Organik yarı iletkenlere dayalı organik güneş pilleri, giderek sürdürülebilir bir seçenek olarak daha fazla ortaya çıkıyor. Ancak birkaç yıl öncesine kadar verimlilik açısından geleneksel silikon bazlı güneş pilleri ile karşılaştırılamazlardı. Bunun nedeni ise kaçınılmaz olduğu düşünülen yük ayrımındaki enerji kaybıydı. Ancak 2016’da Linköping Üniversitesi’ndeki bir araştırma ekibi, Hong Kong’daki meslektaşlarıyla birlikte elektronun deliğinden daha kolay kaçmasına yardımcı olan farklı donör-alıcı malzemeler kullanarak enerji kaybını önlemenin mümkün olduğunu gösterdi. Sonuçta enerji kaybı daha sonra azaldı ve verimlilik arttı. Sorun ise kimsenin tam olarak nasıl olduğunu bilmemesiydi. Öyle ki, bilim insanları bunun işe yaradığını görse de nedenini bilmiyordu.
Günümüzde ise Linköping Üniversitesi’ndeki aynı araştırma ekibinden bazıları, bu araştırma alanında anlaşmazlığa yol açan gizemi çözdü.
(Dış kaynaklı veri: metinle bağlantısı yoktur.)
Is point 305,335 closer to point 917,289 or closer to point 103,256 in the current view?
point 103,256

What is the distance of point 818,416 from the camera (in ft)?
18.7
Araştırmacılar Nature Communications’da yayınladıkları yeni bir çalışmada enerji kayıplarını en aza indirmek için hangi enerji seviyelerinin gerekli olduğunu belirledi. Bu bağlamda bilim insanları daha sonra enerji verimli yük ayrımının arkasındaki mekanizmayı haritalayabildi. Bu sistematik haritalama, organik güneş pillerinin gelişimi için yeni bir yola işaret ediyor.
Linköping Üniversitesi Organik Elektronik Laboratuvarı’nda Prof. Mats Fahlman araştırma sonucuyla ilgili şu bilgileri aktardı: “Organik güneş pillerinin tam potansiyelinden yararlanılabilmesi için nasıl çalıştıklarına dair net bir resme ihtiyaç var. Şimdi o resmi elde ettik. Bu, yeni verimli ve sürdürülebilir güneş pili malzemelerinin nasıl oluşturulacağının daha iyi anlaşılmasını sağlıyor.”